== Records for processing ==

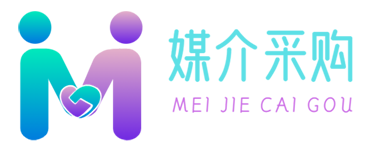 媒介采购
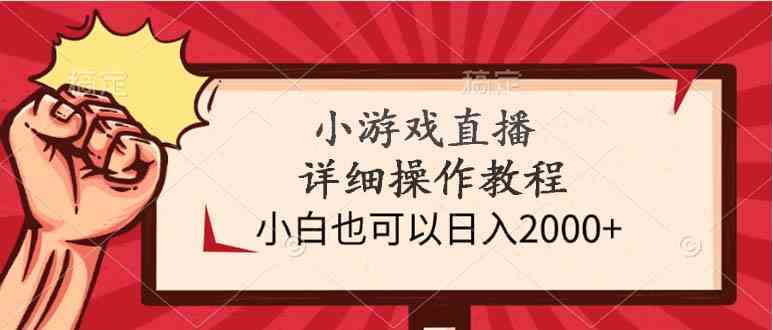 （9640期）小游戏直播详细操作教程，小白也可以日入2000+-117资源网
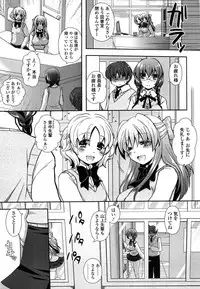 [Arcana (mi)] Anata to Watashi no Koi Moyou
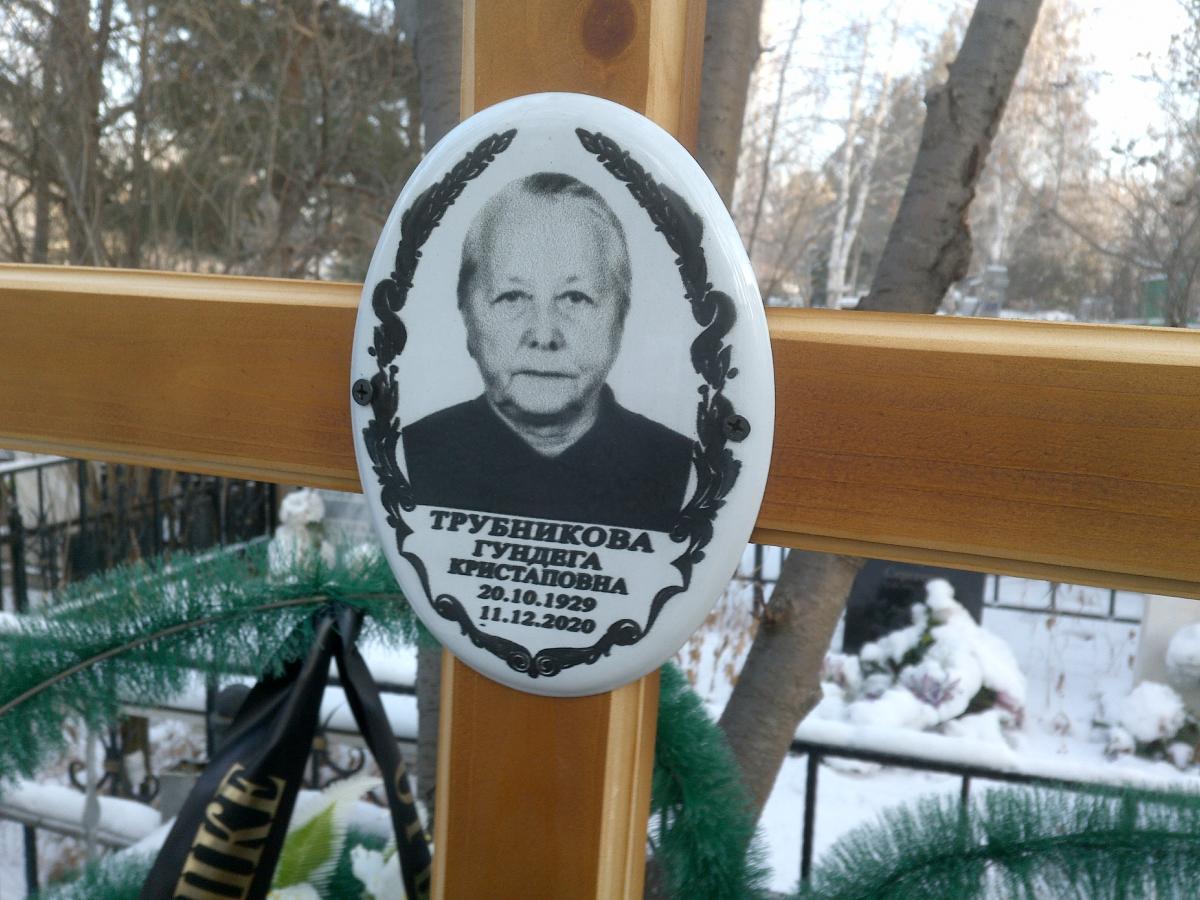 Трубникова Гундега Кристаповна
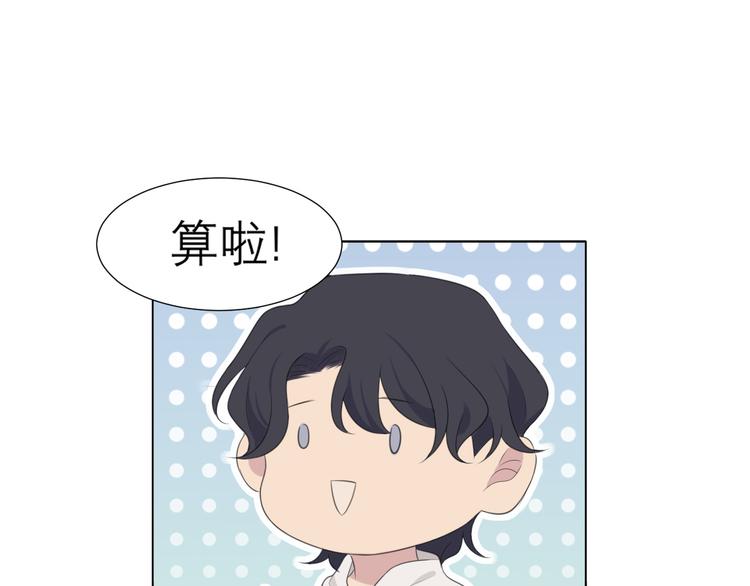 第十五话 开个玩笑59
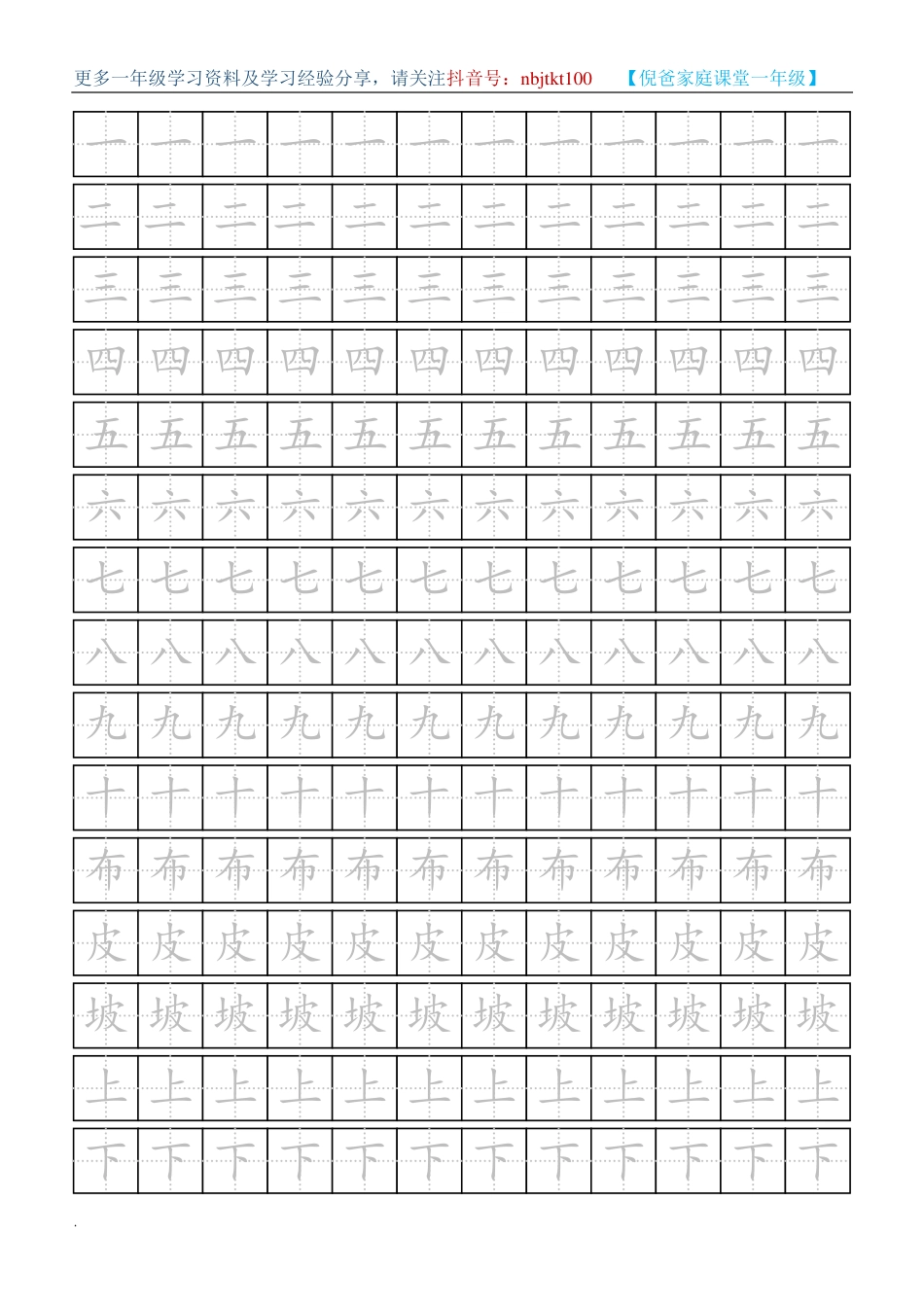 一年级练字字帖描红版可打印.pdf_第1页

===

* _Assignment_
Can you quote the text of every row above verbatim, leaving the pictures out?

* _Solution to this exercise_
 媒介采购
 （9640期）小游戏直播详细操作教程，小白也可以日入2000+-117资源网
 [Arcana (mi)] Anata to Watashi no Koi Moyou
 Трубникова Гундега Кристаповна
 第十五话 开个玩笑59
 一年级练字字帖描红版可打印.pdf_第1页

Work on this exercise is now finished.